Kuruyemişler yağ değil protein içeriyor
Yakın zamana kadar yağ olarak değerlendirilse de fındık, fıstık, ceviz ve badem yeni yapılan çalışmaların ışığında artık protein olarak kabul edilmeye başlandı. Artık, günlük protein ihtiyacının karşılanmasında, kuruyemiş olarak tanımlanan yağlı tohumların tüketilmesi öneriliyor. Magnezyum, çinko, bakır gibi mineraller açısından çok zengin olan bu grup, mineral takviyesinde faydalı olsa da, özellikle mineral eksikliği yaşayan kişilerin bunu sadece kuruyemiş ile gidermesi mümkün değil.
Yağ içeriği yüksek olan bu besini ölçülü tüketmek büyük önem taşıyor. Herkesin günlük toplam tüketimini kendi avuç içi kadar belirlemesi gerek. Kuruyemişler, olumsuz koşullarda saklandığında toksik madde oluşabilir. Bu nedenle, dengeli beslenme için kuruyemişleri kabuklu satın almak ve kırar kırmaz tüketmek gerekiyor.
Kişiye özel yumurta tüketimi
Yumurta, anne sütünden sonra en iyi protein kaynağı olarak kabul edilir.

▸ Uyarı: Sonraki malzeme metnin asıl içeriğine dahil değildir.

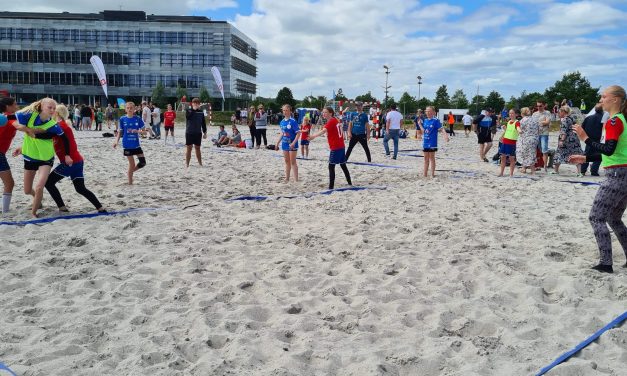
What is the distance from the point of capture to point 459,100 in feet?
262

Yumurtayı kan değerlerinde problem olmayan kişiler, haftada 2-3 kez rahatlıkla yumurta tüketebilir. Kan değerleri yüksek olan kişiler ise 10 günde bir yumurta tüketebilir.
Yumurtayı sadece tek başına yenilen bir gıda olarak düşünmemek gerek. Yemeklerin sosunda, kek, poğaça gibi besinleri tükettiğimizde de yumurta yenmiş sayılır. Yumurtayı düşmana çevirmemek için ise yeme sıklığının yanı sıra pişirme yöntemi de önem taşımakta. Yumurtayı bol tereyağına kırarak yemek tehlikeli bir seçeneğe dönüştürüyor. Çocuk beslenmesinde ise çocuğun alerjisi yoksa gün aşırı yumurta tüketimi öneriliyor.
Sebzeleri kavurmadan pişirmek gerek
Günlük 5-8 porsiyon beslenmenin içerisinde yeteri kadar sebzenin de bulunması şart. Ancak sebzeleri kavurmadan pişirmek gerek. Faydası saymakla bitmeyen sebzelerin zararlı maddelere dönüşmesi pişirme yönteminden kaynaklı.
Bir kilo sebzeye bir bardak yağ koymak, şeker eklemek gibi pişirme yöntemleri sebzeleri kalori bombasına dönüştürüyor. Sebzeleri pişirirken çiğden tencereye koyarak, kısık ateşte ve zeytinyağını sonradan ekleyerek pişirilmesi gerekiyor.
Meyvelerin suyunu sıkmadan tüketin
Günde 5-8 porsiyon beslenmede sebzenin olduğu kadar meyvenin de yer alması gerek. Ancak Meyvelerin suyu sıkılmamalı. Ölçüsüne bakıldığında bir porsiyon meyve, orta büyüklükte bir meyveye veya bir kâse taneli meyveye denk geliyor. Vitamin ve mineral zenginliği açısından, her mevsimde yeterli mevsim meyvesi tüketmek önemli.
Ancak meyveyi bir bütün olarak değil de suyunu sıkarak tüketmek, gereksiz şeker yükü almaya neden oluyor. Meyve suyu kana hızlı karışıyor, kan şekeri hızla yükselip düşüyor ve gereksiz kalori alımı da vücutta yağ olarak depolanıyor. Bu nedenle hem posa alımını artırmak hem de daha sağlıklı bir seçeneğe dönüştürmek için meyvelerin çok iyi yıkanarak bütün halde tüketilmesi önemli. Meyve suyu da günde bir çay bardağı ile sınırlanmalı.